While the above exemplary embodiment concerns a case where the contact member is the cleaning plate 271 of the belt cleaning device 27, the contact member may be any other member as long as the contact member may be damaged by the reverse rotation of the roller that occurs when the image forming mode is changed.

The foregoing description of the exemplary embodiment of the present invention has been provided for the purposes of illustration and description. It is not intended to be exhaustive or to limit the invention to the precise forms disclosed. Obviously, many modifications and variations will be apparent to practitioners skilled in the art. The embodiment was chosen and described in order to best explain the principles of the invention and its practical applications, thereby enabling others skilled in the art to understand the invention for various embodiments and with the various modifications as are suited to the particular use contemplated. It is intended that the scope of the invention be defined by the following claims and their equivalents.

Claims

1. An image forming apparatus comprising:

an endless belt that is stretched around a plurality of rollers;

a driving unit that drives the belt to rotate;

a contact member that is in contact with a surface of the belt at a location where the surface is supported by a first roller of the plurality of rollers; and

a switching device that changes an image forming mode by displacing at least one of the plurality of rollers,

wherein, when the image forming mode is changed by the switching device, the belt is rotated by the driving unit in a normal direction at a speed higher than or equal to a speed of reverse rotation of the first roller that is in contact with the contact member with the belt interposed therebetween.

2. The image forming apparatus according to claim 1, wherein

the first roller is a tension applying roller, and the contact member is in contact with the belt at a position where the tension applying roller is provided.

3. The image forming apparatus according to claim 1, wherein

the image forming mode of the image forming apparatus includes a full-color mode and a monochrome mode, and

wherein, when an image forming operation in the full-color mode ends, the switching device changes the image forming mode to the monochrome mode.

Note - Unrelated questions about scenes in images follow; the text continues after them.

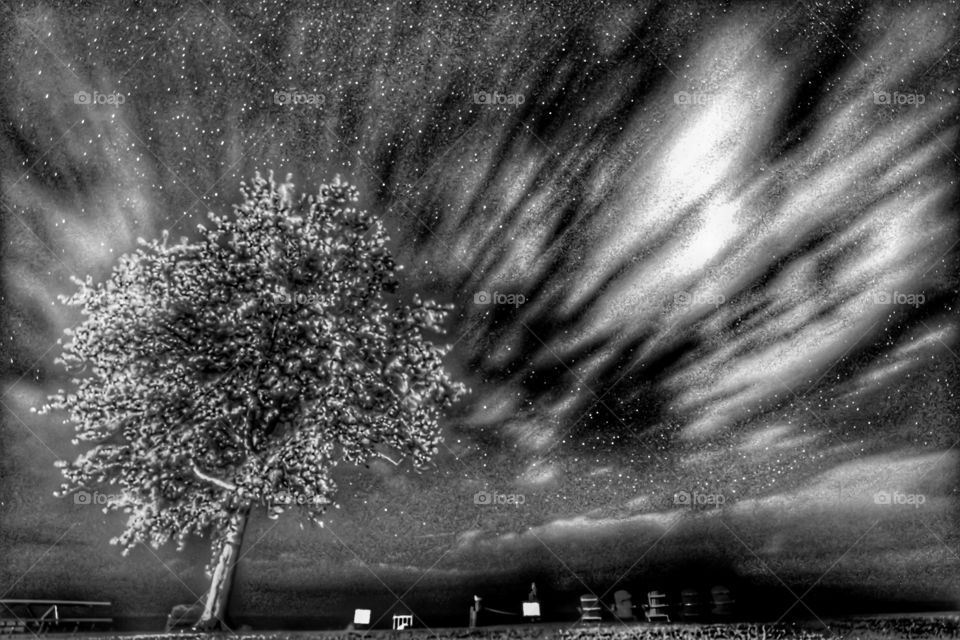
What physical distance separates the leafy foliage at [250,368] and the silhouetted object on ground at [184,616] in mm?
333

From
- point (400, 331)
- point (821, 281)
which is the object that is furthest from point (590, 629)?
point (821, 281)

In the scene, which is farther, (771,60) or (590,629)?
(771,60)

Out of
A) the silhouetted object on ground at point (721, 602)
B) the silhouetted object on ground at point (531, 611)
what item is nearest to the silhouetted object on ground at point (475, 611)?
the silhouetted object on ground at point (531, 611)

4. The image forming apparatus according to claim 3, wherein,

when the image forming mode is changed from the full-color mode to the monochrome mode, one of the rollers that is provided next to the tension applying roller on a downstream side in a direction of rotation of the belt is moved to a retracted position.

5. The image forming apparatus according to claim 1, wherein

the contact member is a cleaning member.

6. The image forming apparatus according to claim 3, further comprising

a plurality of first transfer rollers, wherein one of the first transfer rollers transfers a black toner image,

a distance of the one of the first transfer rollers to the contact member along a circumference of the endless belt being greater than relative distances of the other first transfer rollers to the contact member.